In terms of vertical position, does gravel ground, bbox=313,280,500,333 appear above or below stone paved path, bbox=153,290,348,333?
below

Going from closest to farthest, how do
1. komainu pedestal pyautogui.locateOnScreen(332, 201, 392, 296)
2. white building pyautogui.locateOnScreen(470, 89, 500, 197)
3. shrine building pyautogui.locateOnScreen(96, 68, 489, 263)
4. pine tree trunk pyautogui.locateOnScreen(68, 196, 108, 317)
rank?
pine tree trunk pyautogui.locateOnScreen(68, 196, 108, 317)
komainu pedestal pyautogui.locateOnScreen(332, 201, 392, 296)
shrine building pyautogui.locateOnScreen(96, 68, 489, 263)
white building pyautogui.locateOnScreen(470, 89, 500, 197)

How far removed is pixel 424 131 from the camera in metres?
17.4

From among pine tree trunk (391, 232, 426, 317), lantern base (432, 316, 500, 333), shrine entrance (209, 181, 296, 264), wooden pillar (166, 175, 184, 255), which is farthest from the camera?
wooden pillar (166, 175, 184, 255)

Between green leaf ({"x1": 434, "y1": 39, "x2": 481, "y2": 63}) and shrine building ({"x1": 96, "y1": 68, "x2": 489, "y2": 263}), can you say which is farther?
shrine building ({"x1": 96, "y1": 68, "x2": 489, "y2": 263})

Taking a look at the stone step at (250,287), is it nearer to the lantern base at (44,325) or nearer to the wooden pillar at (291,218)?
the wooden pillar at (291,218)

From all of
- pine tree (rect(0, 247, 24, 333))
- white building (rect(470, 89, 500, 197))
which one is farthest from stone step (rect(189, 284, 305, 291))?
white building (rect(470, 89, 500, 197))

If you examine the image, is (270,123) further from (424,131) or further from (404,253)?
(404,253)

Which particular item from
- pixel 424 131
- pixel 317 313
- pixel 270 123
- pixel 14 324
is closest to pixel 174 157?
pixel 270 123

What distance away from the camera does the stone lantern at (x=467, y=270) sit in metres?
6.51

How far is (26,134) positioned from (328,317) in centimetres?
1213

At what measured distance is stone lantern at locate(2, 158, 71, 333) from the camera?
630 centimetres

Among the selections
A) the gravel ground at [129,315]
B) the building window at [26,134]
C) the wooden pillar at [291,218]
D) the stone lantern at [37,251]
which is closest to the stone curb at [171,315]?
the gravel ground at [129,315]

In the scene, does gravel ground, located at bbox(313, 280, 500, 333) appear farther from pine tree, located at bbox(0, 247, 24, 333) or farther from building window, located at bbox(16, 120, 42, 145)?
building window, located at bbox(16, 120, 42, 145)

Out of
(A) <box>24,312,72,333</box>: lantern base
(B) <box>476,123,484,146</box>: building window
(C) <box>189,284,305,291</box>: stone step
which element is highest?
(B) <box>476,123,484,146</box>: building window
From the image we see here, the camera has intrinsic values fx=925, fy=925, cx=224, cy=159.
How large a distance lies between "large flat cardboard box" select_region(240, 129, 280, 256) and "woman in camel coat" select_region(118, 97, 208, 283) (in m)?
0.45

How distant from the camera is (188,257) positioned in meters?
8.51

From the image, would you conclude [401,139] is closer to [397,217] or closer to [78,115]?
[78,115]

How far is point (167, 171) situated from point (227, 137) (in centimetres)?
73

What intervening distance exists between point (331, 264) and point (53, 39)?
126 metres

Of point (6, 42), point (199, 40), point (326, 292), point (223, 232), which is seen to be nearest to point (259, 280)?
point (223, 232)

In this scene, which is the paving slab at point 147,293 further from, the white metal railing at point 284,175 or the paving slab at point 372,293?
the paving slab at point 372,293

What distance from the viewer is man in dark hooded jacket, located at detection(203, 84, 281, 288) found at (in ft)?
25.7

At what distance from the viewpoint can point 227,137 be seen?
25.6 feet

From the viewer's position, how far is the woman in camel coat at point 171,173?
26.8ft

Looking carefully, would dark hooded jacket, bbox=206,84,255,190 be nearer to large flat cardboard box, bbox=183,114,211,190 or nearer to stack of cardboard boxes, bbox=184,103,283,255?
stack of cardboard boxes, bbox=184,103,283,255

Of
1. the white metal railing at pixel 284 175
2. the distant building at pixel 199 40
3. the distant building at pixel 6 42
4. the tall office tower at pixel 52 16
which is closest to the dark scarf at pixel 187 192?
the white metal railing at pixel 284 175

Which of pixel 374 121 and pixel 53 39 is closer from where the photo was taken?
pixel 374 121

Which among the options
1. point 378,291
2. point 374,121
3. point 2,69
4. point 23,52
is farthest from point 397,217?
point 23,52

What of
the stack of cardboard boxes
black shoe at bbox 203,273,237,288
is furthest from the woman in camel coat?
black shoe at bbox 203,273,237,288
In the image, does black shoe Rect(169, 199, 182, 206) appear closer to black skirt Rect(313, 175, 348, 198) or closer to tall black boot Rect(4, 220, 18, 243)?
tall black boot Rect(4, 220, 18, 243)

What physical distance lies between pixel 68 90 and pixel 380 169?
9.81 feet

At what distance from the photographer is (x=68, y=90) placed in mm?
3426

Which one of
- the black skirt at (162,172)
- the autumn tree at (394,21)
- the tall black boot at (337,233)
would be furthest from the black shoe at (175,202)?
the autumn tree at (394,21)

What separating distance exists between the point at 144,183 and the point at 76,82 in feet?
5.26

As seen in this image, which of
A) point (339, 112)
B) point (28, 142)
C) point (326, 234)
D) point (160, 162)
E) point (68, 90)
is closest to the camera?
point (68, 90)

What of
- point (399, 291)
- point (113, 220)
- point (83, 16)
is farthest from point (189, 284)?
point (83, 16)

### Exercise
Set down the entries verbatim, leaving none out.

### Response to this exercise
In terms of vertical position, does gravel ground, bbox=313,280,500,333 appear above or below stone paved path, bbox=153,290,348,333?
below

Going from closest to farthest, how do
1. komainu pedestal pyautogui.locateOnScreen(332, 201, 392, 296)
2. white building pyautogui.locateOnScreen(470, 89, 500, 197)
3. shrine building pyautogui.locateOnScreen(96, 68, 489, 263)
4. pine tree trunk pyautogui.locateOnScreen(68, 196, 108, 317)
rank?
pine tree trunk pyautogui.locateOnScreen(68, 196, 108, 317)
komainu pedestal pyautogui.locateOnScreen(332, 201, 392, 296)
shrine building pyautogui.locateOnScreen(96, 68, 489, 263)
white building pyautogui.locateOnScreen(470, 89, 500, 197)

How far removed is pixel 424 131 from the camera in metres?
17.4

From among pine tree trunk (391, 232, 426, 317), lantern base (432, 316, 500, 333), shrine entrance (209, 181, 296, 264), wooden pillar (166, 175, 184, 255), which is farthest from the camera?
wooden pillar (166, 175, 184, 255)

Between green leaf ({"x1": 434, "y1": 39, "x2": 481, "y2": 63}) and shrine building ({"x1": 96, "y1": 68, "x2": 489, "y2": 263}), can you say which is farther?
shrine building ({"x1": 96, "y1": 68, "x2": 489, "y2": 263})

Taking a look at the stone step at (250,287), is it nearer to the lantern base at (44,325) or nearer to the wooden pillar at (291,218)?
the wooden pillar at (291,218)

From all of
- pine tree (rect(0, 247, 24, 333))
- white building (rect(470, 89, 500, 197))
which one is farthest from stone step (rect(189, 284, 305, 291))?
white building (rect(470, 89, 500, 197))

If you examine the image, is (270,123) further from (424,131) or further from (404,253)?
(404,253)

Which particular item from
- pixel 424 131
- pixel 317 313
- pixel 270 123
- pixel 14 324
is closest to pixel 174 157?
pixel 270 123

What distance away from the camera does the stone lantern at (x=467, y=270) sit in metres?
6.51

How far is (26,134) positioned from (328,317) in centimetres?
1213

At what measured distance is stone lantern at locate(2, 158, 71, 333) from the camera?
630 centimetres

Among the selections
A) the gravel ground at [129,315]
B) the building window at [26,134]
C) the wooden pillar at [291,218]
D) the stone lantern at [37,251]
which is closest to the stone curb at [171,315]?
the gravel ground at [129,315]

In the scene, does gravel ground, located at bbox(313, 280, 500, 333) appear farther from pine tree, located at bbox(0, 247, 24, 333) or farther from building window, located at bbox(16, 120, 42, 145)?
building window, located at bbox(16, 120, 42, 145)

Out of
(A) <box>24,312,72,333</box>: lantern base
(B) <box>476,123,484,146</box>: building window
(C) <box>189,284,305,291</box>: stone step
which element is highest?
(B) <box>476,123,484,146</box>: building window
From the image we see here, the camera has intrinsic values fx=925, fy=925, cx=224, cy=159.
How large a distance lies between "large flat cardboard box" select_region(240, 129, 280, 256) and "woman in camel coat" select_region(118, 97, 208, 283) (in m)?
0.45

How distant from the camera is (188,257) positioned in meters?
8.51

From the image, would you conclude [401,139] is closer to [397,217] or closer to [78,115]?
[78,115]

How far is point (167, 171) situated from point (227, 137) (in centimetres)?
73

What intervening distance exists between point (331, 264) and point (53, 39)?
126 metres

Of point (6, 42), point (199, 40), point (326, 292), point (223, 232), which is seen to be nearest to point (259, 280)?
point (223, 232)

In this scene, which is the paving slab at point 147,293 further from, the white metal railing at point 284,175 or the paving slab at point 372,293?
the paving slab at point 372,293

What distance from the viewer is man in dark hooded jacket, located at detection(203, 84, 281, 288) found at (in ft)?
25.7

At what distance from the viewpoint can point 227,137 be seen?
25.6 feet

From the viewer's position, how far is the woman in camel coat at point 171,173?
26.8ft

Looking carefully, would dark hooded jacket, bbox=206,84,255,190 be nearer to large flat cardboard box, bbox=183,114,211,190 or nearer to stack of cardboard boxes, bbox=184,103,283,255?
stack of cardboard boxes, bbox=184,103,283,255

Of
1. the white metal railing at pixel 284 175
2. the distant building at pixel 199 40
3. the distant building at pixel 6 42
4. the tall office tower at pixel 52 16
which is closest to the dark scarf at pixel 187 192?
the white metal railing at pixel 284 175

Which of pixel 374 121 and pixel 53 39 is closer from where the photo was taken?
pixel 374 121

Which among the options
1. point 378,291
2. point 374,121
3. point 2,69
4. point 23,52
is farthest from point 397,217?
point 23,52

What of
the stack of cardboard boxes
black shoe at bbox 203,273,237,288
is furthest from the woman in camel coat?
black shoe at bbox 203,273,237,288
In the image, does black shoe Rect(169, 199, 182, 206) appear closer to black skirt Rect(313, 175, 348, 198) or closer to tall black boot Rect(4, 220, 18, 243)?
tall black boot Rect(4, 220, 18, 243)

What physical distance lies between pixel 68 90 and pixel 380 169?
9.81 feet

At what distance from the photographer is (x=68, y=90) placed in mm?
3426

Which one of
- the black skirt at (162,172)
- the autumn tree at (394,21)
- the tall black boot at (337,233)
would be furthest from the black shoe at (175,202)?
the autumn tree at (394,21)

What separating distance exists between the point at 144,183 and the point at 76,82 in feet?
5.26

As seen in this image, which of
A) point (339, 112)
B) point (28, 142)
C) point (326, 234)
D) point (160, 162)
E) point (68, 90)
is closest to the camera?
point (68, 90)

What of
- point (399, 291)
- point (113, 220)
- point (83, 16)
is farthest from point (189, 284)?
point (83, 16)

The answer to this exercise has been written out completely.